> _Task goal_: Leave out the pictures and copy everything else in the entries exactly.

··· Provided material

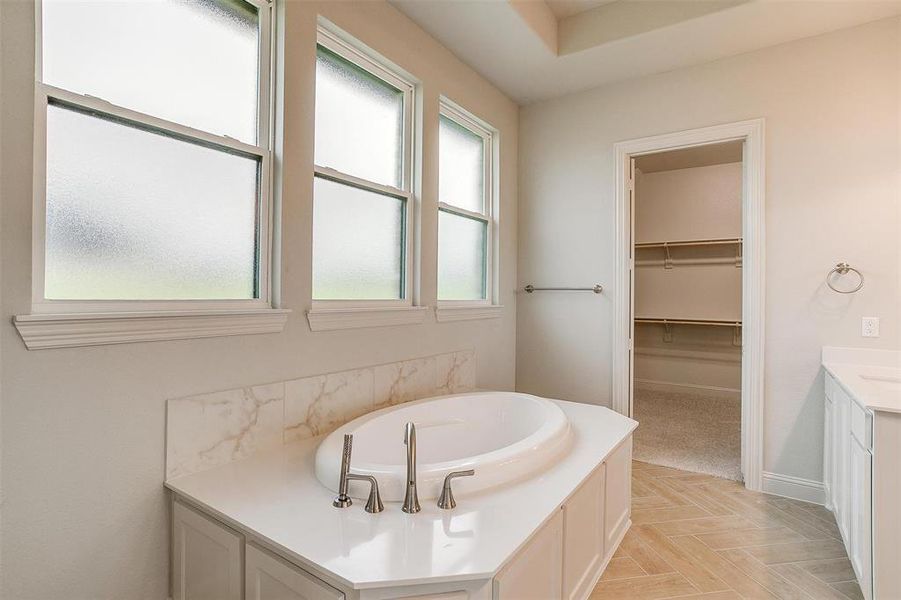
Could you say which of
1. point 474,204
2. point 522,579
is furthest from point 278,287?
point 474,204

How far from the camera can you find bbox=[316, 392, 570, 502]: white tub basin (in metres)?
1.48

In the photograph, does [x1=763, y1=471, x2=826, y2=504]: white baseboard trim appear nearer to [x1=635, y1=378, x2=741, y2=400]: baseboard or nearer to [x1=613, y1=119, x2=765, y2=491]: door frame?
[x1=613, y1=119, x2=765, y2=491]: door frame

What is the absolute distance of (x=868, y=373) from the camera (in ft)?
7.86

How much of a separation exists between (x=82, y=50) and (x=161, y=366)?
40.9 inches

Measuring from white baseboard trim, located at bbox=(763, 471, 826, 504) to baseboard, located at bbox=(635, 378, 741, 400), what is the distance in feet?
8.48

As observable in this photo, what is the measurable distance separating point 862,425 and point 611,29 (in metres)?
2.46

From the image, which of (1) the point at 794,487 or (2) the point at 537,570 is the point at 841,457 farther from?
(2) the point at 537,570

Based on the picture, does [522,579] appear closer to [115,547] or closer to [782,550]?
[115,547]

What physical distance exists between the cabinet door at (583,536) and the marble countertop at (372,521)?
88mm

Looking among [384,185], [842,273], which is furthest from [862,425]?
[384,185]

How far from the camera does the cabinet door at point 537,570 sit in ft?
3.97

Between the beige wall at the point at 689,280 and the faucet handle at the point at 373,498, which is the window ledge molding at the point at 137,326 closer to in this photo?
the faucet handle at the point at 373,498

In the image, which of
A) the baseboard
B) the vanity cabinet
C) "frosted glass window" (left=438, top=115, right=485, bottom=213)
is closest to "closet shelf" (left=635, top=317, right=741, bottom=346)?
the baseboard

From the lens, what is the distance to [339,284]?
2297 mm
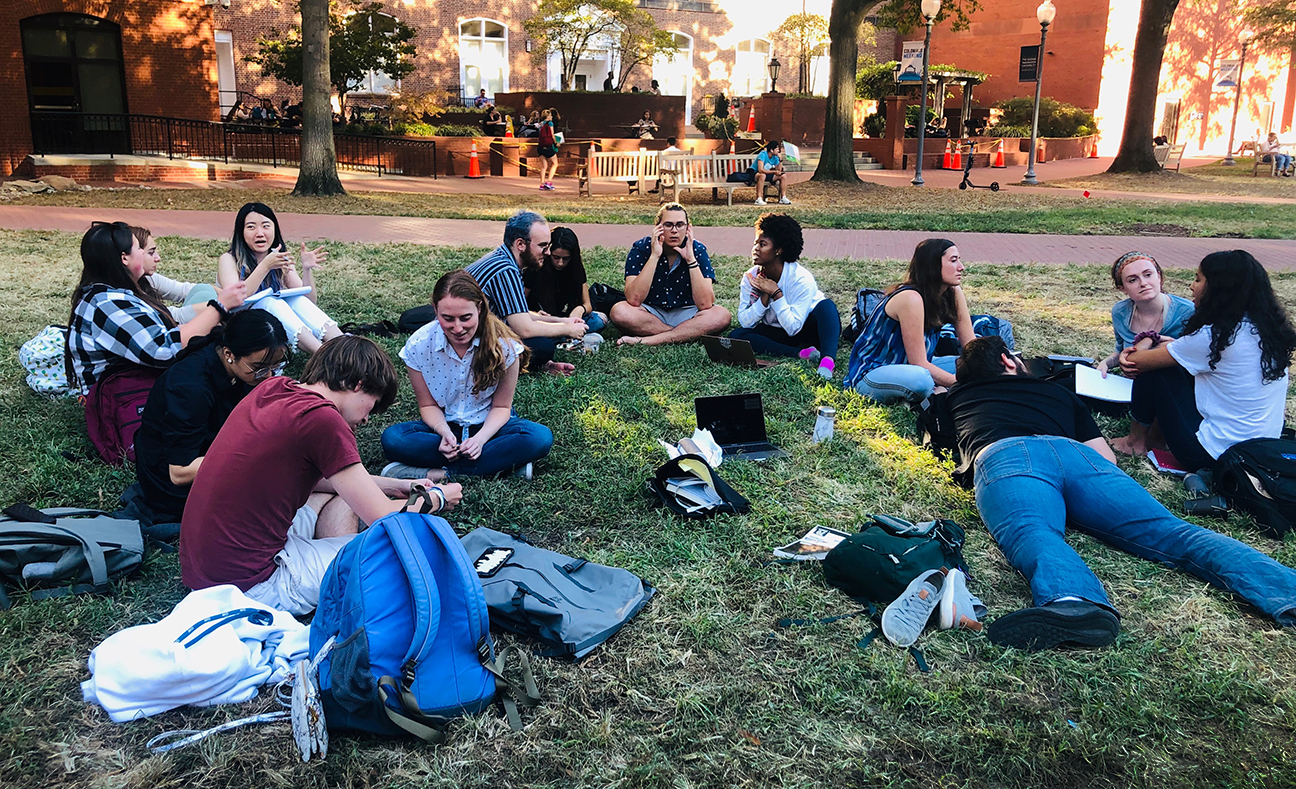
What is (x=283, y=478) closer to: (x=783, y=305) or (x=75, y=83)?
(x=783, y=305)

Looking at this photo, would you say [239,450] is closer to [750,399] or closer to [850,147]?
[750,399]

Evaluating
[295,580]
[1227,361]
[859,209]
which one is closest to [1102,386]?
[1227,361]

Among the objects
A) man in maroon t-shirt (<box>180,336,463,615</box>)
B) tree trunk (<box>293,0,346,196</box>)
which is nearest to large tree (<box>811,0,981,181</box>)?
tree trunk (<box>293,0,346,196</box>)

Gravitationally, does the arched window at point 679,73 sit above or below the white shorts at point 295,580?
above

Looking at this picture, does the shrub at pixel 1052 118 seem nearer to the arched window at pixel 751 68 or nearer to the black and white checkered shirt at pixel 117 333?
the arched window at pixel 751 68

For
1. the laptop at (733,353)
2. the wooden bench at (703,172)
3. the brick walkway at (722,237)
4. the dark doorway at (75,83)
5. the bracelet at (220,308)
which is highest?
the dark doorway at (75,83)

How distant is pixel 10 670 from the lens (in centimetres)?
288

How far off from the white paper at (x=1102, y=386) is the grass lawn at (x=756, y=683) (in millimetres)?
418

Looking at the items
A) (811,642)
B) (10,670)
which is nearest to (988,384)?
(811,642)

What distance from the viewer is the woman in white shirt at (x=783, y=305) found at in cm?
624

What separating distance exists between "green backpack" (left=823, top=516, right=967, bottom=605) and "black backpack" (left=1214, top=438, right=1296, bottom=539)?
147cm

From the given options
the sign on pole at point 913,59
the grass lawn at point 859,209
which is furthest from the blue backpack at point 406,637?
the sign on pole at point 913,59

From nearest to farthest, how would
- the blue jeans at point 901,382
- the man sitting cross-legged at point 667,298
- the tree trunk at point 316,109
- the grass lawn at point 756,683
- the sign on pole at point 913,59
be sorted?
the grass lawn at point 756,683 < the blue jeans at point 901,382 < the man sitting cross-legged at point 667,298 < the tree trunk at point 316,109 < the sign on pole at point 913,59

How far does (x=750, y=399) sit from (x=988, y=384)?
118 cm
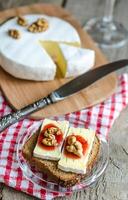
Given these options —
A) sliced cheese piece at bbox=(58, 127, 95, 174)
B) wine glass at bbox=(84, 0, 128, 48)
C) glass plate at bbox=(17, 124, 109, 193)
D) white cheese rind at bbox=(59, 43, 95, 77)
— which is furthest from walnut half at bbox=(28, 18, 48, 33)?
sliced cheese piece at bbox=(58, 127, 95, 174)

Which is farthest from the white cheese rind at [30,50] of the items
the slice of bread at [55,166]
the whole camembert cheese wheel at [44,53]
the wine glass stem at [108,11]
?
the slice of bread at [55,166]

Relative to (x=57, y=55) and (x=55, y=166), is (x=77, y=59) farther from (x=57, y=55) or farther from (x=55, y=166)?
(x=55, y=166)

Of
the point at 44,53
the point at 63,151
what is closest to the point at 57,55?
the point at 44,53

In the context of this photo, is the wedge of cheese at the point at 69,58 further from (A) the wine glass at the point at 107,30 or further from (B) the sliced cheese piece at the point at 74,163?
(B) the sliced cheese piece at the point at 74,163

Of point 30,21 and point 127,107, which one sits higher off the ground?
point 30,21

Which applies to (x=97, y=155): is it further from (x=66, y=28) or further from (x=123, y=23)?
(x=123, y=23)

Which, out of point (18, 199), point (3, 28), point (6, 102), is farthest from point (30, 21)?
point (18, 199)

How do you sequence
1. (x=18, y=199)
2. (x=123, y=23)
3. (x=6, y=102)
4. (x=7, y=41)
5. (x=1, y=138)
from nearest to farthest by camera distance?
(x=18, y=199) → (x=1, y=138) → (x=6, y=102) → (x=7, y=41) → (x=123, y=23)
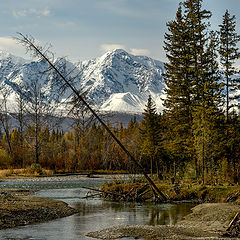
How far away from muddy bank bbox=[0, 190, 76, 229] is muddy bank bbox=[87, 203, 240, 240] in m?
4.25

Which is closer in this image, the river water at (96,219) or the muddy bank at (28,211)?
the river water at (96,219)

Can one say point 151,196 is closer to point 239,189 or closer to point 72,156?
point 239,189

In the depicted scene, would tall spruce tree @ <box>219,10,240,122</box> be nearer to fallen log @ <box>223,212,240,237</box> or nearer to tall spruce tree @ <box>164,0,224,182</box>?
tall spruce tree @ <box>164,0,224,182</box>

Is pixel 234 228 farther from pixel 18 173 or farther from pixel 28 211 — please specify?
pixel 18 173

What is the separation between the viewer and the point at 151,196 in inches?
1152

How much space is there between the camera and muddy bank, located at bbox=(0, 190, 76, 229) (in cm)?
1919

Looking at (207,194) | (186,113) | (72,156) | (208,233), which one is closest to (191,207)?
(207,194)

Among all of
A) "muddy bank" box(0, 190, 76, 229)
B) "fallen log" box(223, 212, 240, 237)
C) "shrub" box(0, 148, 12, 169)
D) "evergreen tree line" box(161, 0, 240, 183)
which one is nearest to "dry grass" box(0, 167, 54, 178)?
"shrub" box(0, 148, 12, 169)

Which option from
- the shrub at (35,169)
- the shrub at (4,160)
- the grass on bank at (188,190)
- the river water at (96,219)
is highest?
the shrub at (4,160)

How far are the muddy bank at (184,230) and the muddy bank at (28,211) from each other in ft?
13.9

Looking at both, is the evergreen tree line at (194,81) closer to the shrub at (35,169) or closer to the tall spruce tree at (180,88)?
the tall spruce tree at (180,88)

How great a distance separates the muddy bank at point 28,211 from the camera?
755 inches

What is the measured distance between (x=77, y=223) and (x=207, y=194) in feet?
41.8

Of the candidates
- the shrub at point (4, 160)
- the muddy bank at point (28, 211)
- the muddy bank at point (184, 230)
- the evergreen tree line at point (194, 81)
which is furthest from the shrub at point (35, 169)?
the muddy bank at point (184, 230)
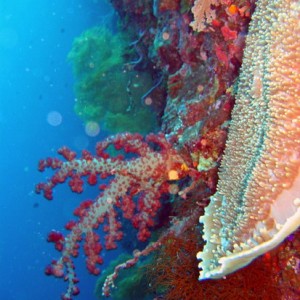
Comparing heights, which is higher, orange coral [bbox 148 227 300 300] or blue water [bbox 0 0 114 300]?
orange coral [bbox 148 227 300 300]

······

> _Exercise output_:
Could you say which of
1. point 474,204
2. point 522,579
is furthest from point 278,287?
point 474,204

How far from the camera can you find bbox=[316, 392, 570, 502]: white tub basin (in metres)?
1.48

In the photograph, does [x1=763, y1=471, x2=826, y2=504]: white baseboard trim appear nearer to [x1=635, y1=378, x2=741, y2=400]: baseboard or nearer to [x1=613, y1=119, x2=765, y2=491]: door frame?
[x1=613, y1=119, x2=765, y2=491]: door frame

What is the absolute distance of (x=868, y=373) from the camera (in ft)?
7.86

How much of a separation exists between (x=82, y=50) and (x=161, y=366)?
40.9 inches

Measuring from white baseboard trim, located at bbox=(763, 471, 826, 504) to baseboard, located at bbox=(635, 378, 741, 400), what is the distance in feet?
8.48

As observable in this photo, what is the measurable distance separating point 862,425 and point 611,29 (in metres)?
2.46

From the image, which of (1) the point at 794,487 or (2) the point at 537,570 is the point at 841,457 farther from?
(2) the point at 537,570

Based on the picture, does [522,579] appear closer to [115,547] or closer to [782,550]?
[115,547]

What physical distance exists between the cabinet door at (583,536) and the marble countertop at (372,521)?
88mm

Looking among [384,185], [842,273], which is furthest from [862,425]?
[384,185]

How far from the camera does the cabinet door at point 537,570 sit in ft?
3.97

Between the beige wall at the point at 689,280 and the faucet handle at the point at 373,498, which is the window ledge molding at the point at 137,326 closer to in this photo?
the faucet handle at the point at 373,498

In the image, which of
A) the baseboard
B) the vanity cabinet
C) "frosted glass window" (left=438, top=115, right=485, bottom=213)
is closest to "closet shelf" (left=635, top=317, right=741, bottom=346)?
the baseboard

From the lens, what is the distance to [339,284]?
2297 mm
What is (x=283, y=478) closer to: (x=783, y=305) or (x=75, y=83)?
(x=783, y=305)

Looking at this photo, would you say [239,450] is closer to [750,399] or closer to [850,147]?
[750,399]

Evaluating
[295,580]
[1227,361]
[859,209]
which one is closest to [1102,386]?
[1227,361]

Among the objects
A) man in maroon t-shirt (<box>180,336,463,615</box>)
B) tree trunk (<box>293,0,346,196</box>)
which is nearest to large tree (<box>811,0,981,181</box>)?
tree trunk (<box>293,0,346,196</box>)

Gravitationally, does the arched window at point 679,73 sit above or below the white shorts at point 295,580?
above

Looking at this picture, does the shrub at pixel 1052 118 seem nearer to the arched window at pixel 751 68 or nearer to the black and white checkered shirt at pixel 117 333?
the arched window at pixel 751 68

For
1. the laptop at (733,353)
2. the wooden bench at (703,172)
3. the brick walkway at (722,237)
4. the dark doorway at (75,83)
5. the bracelet at (220,308)
which is highest?
the dark doorway at (75,83)

How distant is pixel 10 670 from the lens (in centimetres)?
288

How far off from the white paper at (x=1102, y=386) is the grass lawn at (x=756, y=683) (in millimetres)?
418

Looking at the items
A) (811,642)
B) (10,670)
which is nearest to (988,384)?
(811,642)

What distance from the viewer is the woman in white shirt at (x=783, y=305) found at in cm?
624

What separating distance exists between "green backpack" (left=823, top=516, right=967, bottom=605) and "black backpack" (left=1214, top=438, right=1296, bottom=539)?
147cm

From the given options
the sign on pole at point 913,59
the grass lawn at point 859,209
which is furthest from the blue backpack at point 406,637?
the sign on pole at point 913,59

From nearest to farthest, how would
- the blue jeans at point 901,382
- the man sitting cross-legged at point 667,298
- the tree trunk at point 316,109
- the grass lawn at point 756,683
- the sign on pole at point 913,59
be sorted?
the grass lawn at point 756,683 < the blue jeans at point 901,382 < the man sitting cross-legged at point 667,298 < the tree trunk at point 316,109 < the sign on pole at point 913,59

How far does (x=750, y=399) sit from (x=988, y=384)?
118 cm
Given these options —
A) sliced cheese piece at bbox=(58, 127, 95, 174)
B) wine glass at bbox=(84, 0, 128, 48)
C) glass plate at bbox=(17, 124, 109, 193)
D) white cheese rind at bbox=(59, 43, 95, 77)
— which is furthest from walnut half at bbox=(28, 18, 48, 33)?
sliced cheese piece at bbox=(58, 127, 95, 174)

Which is farthest from the white cheese rind at [30,50] of the items
the slice of bread at [55,166]
the whole camembert cheese wheel at [44,53]
the wine glass stem at [108,11]
?
the slice of bread at [55,166]

Relative to (x=57, y=55) and (x=55, y=166), is (x=77, y=59) farther from (x=57, y=55) or farther from (x=55, y=166)?
(x=55, y=166)

Of
the point at 44,53
the point at 63,151
what is closest to the point at 57,55?
the point at 44,53

In the context of this photo, is the wedge of cheese at the point at 69,58 further from (A) the wine glass at the point at 107,30 or further from (B) the sliced cheese piece at the point at 74,163?
(B) the sliced cheese piece at the point at 74,163

Of point 30,21 and point 127,107, which one sits higher off the ground?
point 30,21

Which applies to (x=97, y=155): is it further from (x=66, y=28) or further from (x=123, y=23)?
(x=123, y=23)

Which, out of point (18, 199), point (3, 28), point (6, 102), is farthest from point (30, 21)?
point (18, 199)

How do you sequence
1. (x=18, y=199)
2. (x=123, y=23)
3. (x=6, y=102)
4. (x=7, y=41)
5. (x=1, y=138)
from nearest to farthest by camera distance?
(x=18, y=199) → (x=1, y=138) → (x=6, y=102) → (x=7, y=41) → (x=123, y=23)
How far away from muddy bank bbox=[0, 190, 76, 229] is muddy bank bbox=[87, 203, 240, 240] in m?
4.25

Which is closer in this image, the river water at (96,219) or the muddy bank at (28,211)?
the river water at (96,219)

Can one say point 151,196 is closer to point 239,189 or closer to point 72,156?
point 239,189

In the depicted scene, would tall spruce tree @ <box>219,10,240,122</box> be nearer to fallen log @ <box>223,212,240,237</box> or nearer to tall spruce tree @ <box>164,0,224,182</box>?
tall spruce tree @ <box>164,0,224,182</box>

Is pixel 234 228 farther from pixel 18 173 or farther from pixel 28 211 — please specify?
pixel 18 173

What is the separation between the viewer and the point at 151,196 in inches?
1152

How much space is there between the camera and muddy bank, located at bbox=(0, 190, 76, 229) (in cm)?
1919

Looking at (207,194) | (186,113) | (72,156) | (208,233), which one is closest to (191,207)?
(207,194)

Among all of
A) "muddy bank" box(0, 190, 76, 229)
B) "fallen log" box(223, 212, 240, 237)
C) "shrub" box(0, 148, 12, 169)
D) "evergreen tree line" box(161, 0, 240, 183)
which one is nearest to "dry grass" box(0, 167, 54, 178)?
"shrub" box(0, 148, 12, 169)

Which option from
- the shrub at (35,169)
- the shrub at (4,160)
- the grass on bank at (188,190)
- the river water at (96,219)
is highest?
the shrub at (4,160)

How far are the muddy bank at (184,230) and the muddy bank at (28,211) from each other in ft?
13.9

Looking at both, is the evergreen tree line at (194,81) closer to the shrub at (35,169) or closer to the tall spruce tree at (180,88)?
the tall spruce tree at (180,88)

How great a distance separates the muddy bank at point 28,211 from the camera?
755 inches

What is the measured distance between (x=77, y=223) and (x=207, y=194) in feet?
41.8

Of the candidates
- the shrub at point (4, 160)
- the muddy bank at point (28, 211)
- the muddy bank at point (184, 230)
- the evergreen tree line at point (194, 81)
which is furthest from the shrub at point (35, 169)?
the muddy bank at point (184, 230)
Comparing heights, which is higher, orange coral [bbox 148 227 300 300] or blue water [bbox 0 0 114 300]?
orange coral [bbox 148 227 300 300]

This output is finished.